My parents are supportive of what I do now, but when I was young they encouraged me to focus on "something serious" instead of photography. I'd tell my mother about my photo projects and teaching and she'd say, "Hm...I don't know, Laura. How are you going to make a living doing that?" I had lovely friends and family, but no one ever thought my passion was terribly worthwhile or realistic. They said it would be better to think of photography as a hobby - that it would be smart to get a "real job." (I'm making a mental note here to never say this to a passionate young person).
Despite all that, and despite the fact that there's not a clear career path for artists, I kept at it. Looking back, I think there's one thing that made it work out for me. Idealistically, naively, and completely ridiculously - whenever I wished for something (more photo community, an exhibit, a fun new class), I'd just go out and create it. For whatever reason, I never felt I had to wait for permission or find someone older or more experienced to lean on - I just cobbled together what I could and naively put it into the world.
And, I'm not talking fabulous, amazing stuff here - I'm talking scrappy, unsophisticated, raw stuff. I'm talking exhibitions in weird warehouses and apartment building hallways (hey, invite your friends, serve cheap wine and it's a gallery opening!). I'd come up with wacky class ideas and then just dive in and teach them (I guess I still do that). I put up fliers at grocery stores with my phone number on tear-off tabs - advertising a critique group I decided to form. All it took was some construction paper, markers, and scissors. And people called. And we started a group. It was innocent, organic, and free. I never waited around for someone to hand me the keys - I just...started.

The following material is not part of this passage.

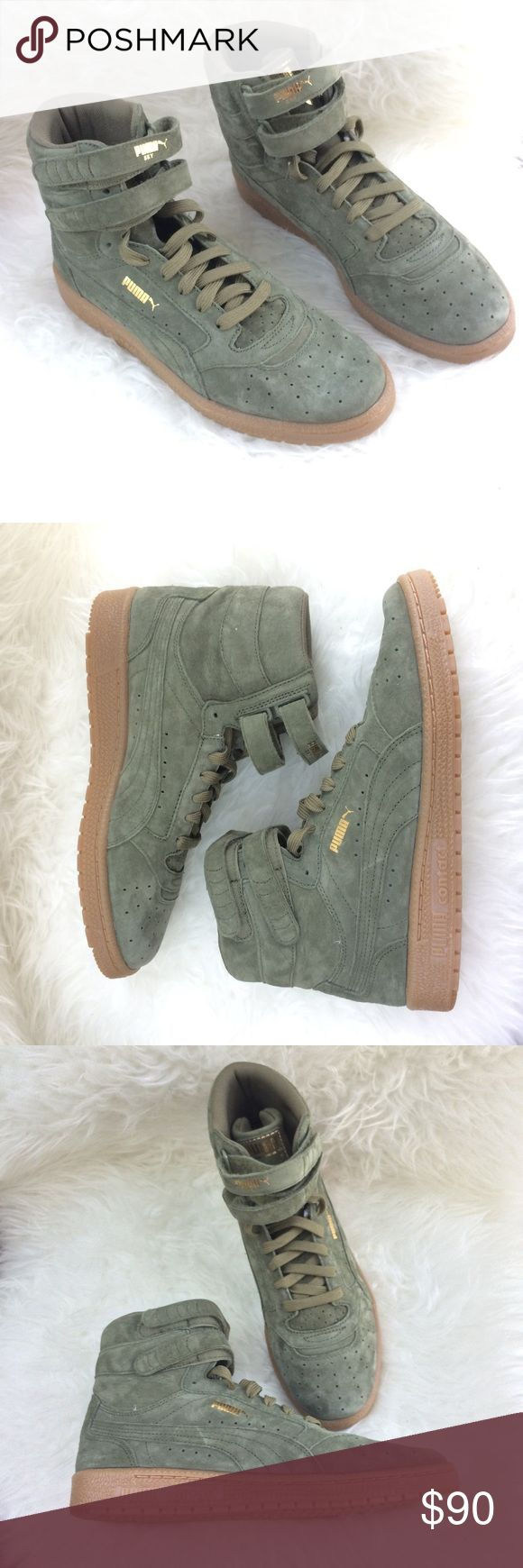 ⚡️PUMA Sky II Hi - Women's Burnt Olive/Gold⚡️ Size: 8 & 9 . Brand new, without box. Get these now!! First introduced in 1980 and played on the court by all-stars, the Sky II Hi was PUMA's original basketball shoe. This re-issue brings the OG silhouette to life in all-over nubuck. -Nubuck upper -Lace closure for a snug fit -Dual hook-and-loop straps for a signature look -Rubber outsole for grip -PUMA Formstrip at both sides -PUMA Logo Label at tongue -PUMA Cat Logo at heel Puma Shoes Sneakers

Since there's not "one right way" to do things in the arts, anyone can do this at any time. It's actually much more possible in the arts than in other fields (you know...because you can't decide to give brain surgery or jet piloting a whirl on a whim).
I'm deeply passionate about this working method: want something? Make it. Start now. And this: "A year from now, you'll wish you'd started today." Yes, yes, yes.